TEXT PROVIDED —
* * *

Sunday, November 28, 2010

Planing the bottom and Goat meets trailer

The epoxy had set nicely overnight so it was time to flip the boat over and plane the chinelogs flat to accept the bottom panel.  We turned the boat upside down and placed it on two sawhorses.  Rather than trying to support the hull by the still somewhat flimsy hull sides we placed the saw horses under bulkheads.  This put the boat at a perfect height for putting some ass behind the plane.  The plane does not like hitting the epoxy joints between the bulkheads and hull sides.  I first used a coarse rasp to knock down the epoxy goobers so that the plane would not get hung up on them.

 Up on sawhorses

 From the stern

The deckplate cutouts provided the perfect place to clamp the boat to the sawhorse for stability.

Having at the chinelog.  Cedar is so easy to work with a sharp plane.

Planing around

Used a long level to check that the bevel angle planed into the chinelogs was just right for the bottom panel to lay flush.

* * *

GIVEN INFORMATION —
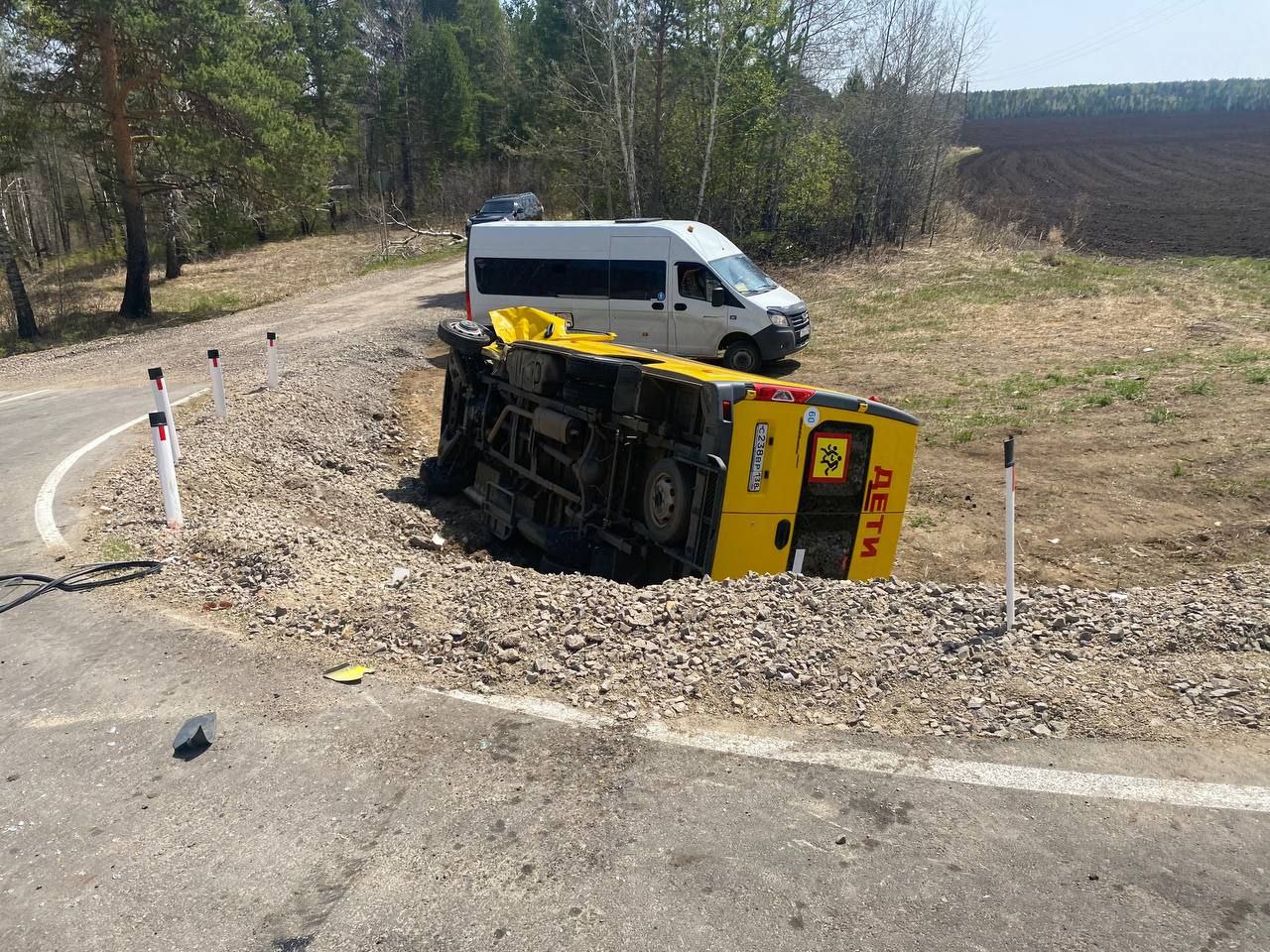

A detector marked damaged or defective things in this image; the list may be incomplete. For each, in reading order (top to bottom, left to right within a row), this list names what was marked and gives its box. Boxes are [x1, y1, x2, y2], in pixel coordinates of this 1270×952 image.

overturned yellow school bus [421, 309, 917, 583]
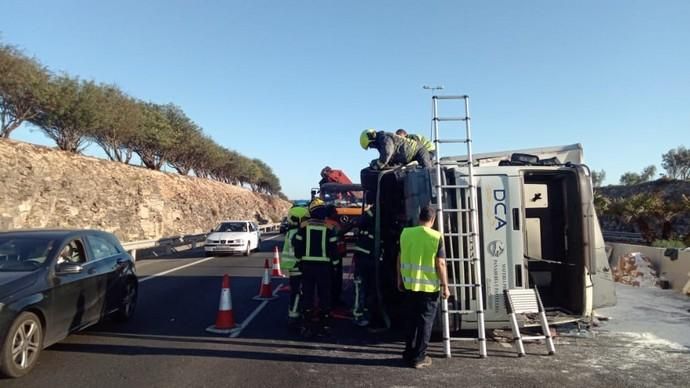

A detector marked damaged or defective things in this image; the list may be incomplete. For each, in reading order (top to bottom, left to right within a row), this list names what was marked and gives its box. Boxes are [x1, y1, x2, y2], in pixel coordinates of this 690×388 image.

* * *

TASKS —
a) In the boat-building post, what tool was used to knock down the epoxy goobers so the plane would not get hung up on them?
b) Pick up the boat-building post after its final sentence and carry it forward.

ANSWERS FOR EACH ITEM —
a) A coarse rasp.

b)
I decided to plane down to the outside edge of the ply rather than planing to the inside edge.  I did this mainly out of laziness but also because the bulkheads were aligned with this edge so it saved a lot of planing of the bulkheads.  The little void will be filled with thickened epoxy which may, as a side benefit, toughen up the chine some and help prevent denting from rocks etc...... maybe.

We trial fitted the boat to it's trailer.  The trailer is our old kayak trailer so now we will have to load kayaks up onto the roof rack.  That's no fun but we can't have any more trailers in the yard :-)  I'm planning on replacing the tongue with a slightly longer one and extending some wooden bunks aft to support more of the stern.  The boat will live on this trailer for the rest of the build which makes it easy to move around.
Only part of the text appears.